In the introduction to The Masses, who founded the magazine, and in what year?

### Source document
====

An Introduction to The Masses


An Introduction to
The Masses

By Tim Davenport and other writers on Wikipedia


The Masses was a graphically innovative magazine of socialist politics published monthly in the United States from 1911 until 1917, when federal prosecutors brought charges against its editors for conspiring to obstruct conscription. It was succeeded by The Liberator and then later The New Masses. It published reportage, fiction, poetry and art by the leading radicals of the time such as Max Eastman, John Reed, Dorothy Day, and Floyd Dell.

History

Piet Vlag, an eccentric socialist immigrant from the Netherlands, founded the magazine in 1911. Vlag’s dream of a co-operatively operated magazine never worked well, and after just a few issues, he left for Florida. His vision of an illustrated socialist monthly had, however, attracted a circle of young activists in Greenwich Village to The Masses that included visual artists from the Ashcan school like John French Sloan. These Greenwich Village artists and writers asked one of their own, Max Eastman (who was then studying for a doctorate under John Dewey at Columbia University), to edit their magazine. John Sloan, Art Young, Louis Untermeyer, and Inez Haynes Gillmore (among others) mailed a terse letter to Eastman in August 1912: “You are elected editor of The Masses. No pay.”[1] In the first issue, Eastman wrote the following manifesto:

A Free Magazine — This magazine is owned and published cooperatively by its editors. It has no dividends to pay, and nobody is trying to make money out of it. A revolutionary and not a reform magazine; a magazine with a sense of humour and no respect for the respectable; frank; arrogant; impertinent; searching for true causes; a magazine directed against rigidity and dogma wherever it is found; printing what is too naked or true for a money-making press; a magazine whose final policy is to do as it pleases and conciliate nobody, not even its readers — There is a field for this publication in America. Help us to find it.

The Masses was to some extent defined by its association with New York’s artistic culture. “The birth of The Masses,” Eastman later wrote, “coincided with the birth of ‘Greenwich Village’ as a self-conscious entity, an American Bohemia or gipsy-minded Latin Quarter, but its relations with that entity were not simple.”[2] The Masses was very much embedded in a specific metropolitan milieu, unlike some other competing socialist periodicals (such as the Appeal to Reason, a populist-inflected 500,000-circulation weekly produced out of Girard, Kansas).

The magazine carved out a unique position for itself within American Left print culture. It was more open to Progressive Era reforms, like women’s suffrage, than Emma Goldman’s anarchist Mother Earth. At the same time it fiercely criticized more mainstream leftist publications like The New Republic for insufficient radicalism.[3] ”Physically Fit”, a drawing by Henri J. Glintenkamp, published in the magazine in 1917, that was cited in the indictment. Political cartoon by Art Young, first published in The Masses in 1917.

====

### Material
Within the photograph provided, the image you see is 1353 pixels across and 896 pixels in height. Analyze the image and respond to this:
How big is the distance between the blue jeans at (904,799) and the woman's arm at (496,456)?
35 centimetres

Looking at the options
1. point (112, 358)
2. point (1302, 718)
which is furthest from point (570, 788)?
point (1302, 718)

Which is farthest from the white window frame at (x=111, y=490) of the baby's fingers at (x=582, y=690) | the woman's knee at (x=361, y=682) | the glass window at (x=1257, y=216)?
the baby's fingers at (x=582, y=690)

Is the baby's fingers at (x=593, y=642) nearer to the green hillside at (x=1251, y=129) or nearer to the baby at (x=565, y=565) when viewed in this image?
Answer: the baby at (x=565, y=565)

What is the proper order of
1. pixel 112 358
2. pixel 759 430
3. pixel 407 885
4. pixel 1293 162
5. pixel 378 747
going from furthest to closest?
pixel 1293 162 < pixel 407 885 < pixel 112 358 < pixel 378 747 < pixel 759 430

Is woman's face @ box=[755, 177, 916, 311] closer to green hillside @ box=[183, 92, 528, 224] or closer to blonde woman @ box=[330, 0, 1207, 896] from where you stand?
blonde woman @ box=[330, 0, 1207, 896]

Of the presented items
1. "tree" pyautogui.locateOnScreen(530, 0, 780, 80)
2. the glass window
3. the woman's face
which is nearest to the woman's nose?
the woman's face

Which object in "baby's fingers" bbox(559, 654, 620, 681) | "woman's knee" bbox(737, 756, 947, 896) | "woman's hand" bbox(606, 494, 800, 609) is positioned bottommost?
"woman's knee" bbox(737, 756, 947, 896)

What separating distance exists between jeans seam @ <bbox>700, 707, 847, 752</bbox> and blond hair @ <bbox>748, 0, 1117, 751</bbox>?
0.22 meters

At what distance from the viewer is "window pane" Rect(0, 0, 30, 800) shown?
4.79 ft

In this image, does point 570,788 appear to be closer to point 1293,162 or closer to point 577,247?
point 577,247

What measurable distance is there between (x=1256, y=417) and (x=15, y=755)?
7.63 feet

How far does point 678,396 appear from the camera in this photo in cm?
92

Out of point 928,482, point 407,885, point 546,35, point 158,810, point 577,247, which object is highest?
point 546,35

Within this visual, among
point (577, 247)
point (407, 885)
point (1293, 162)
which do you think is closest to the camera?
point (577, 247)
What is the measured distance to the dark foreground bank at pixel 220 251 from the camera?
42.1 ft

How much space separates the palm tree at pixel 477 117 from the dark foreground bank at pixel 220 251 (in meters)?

====

### The answer
Piet Vlag founded it in 1911.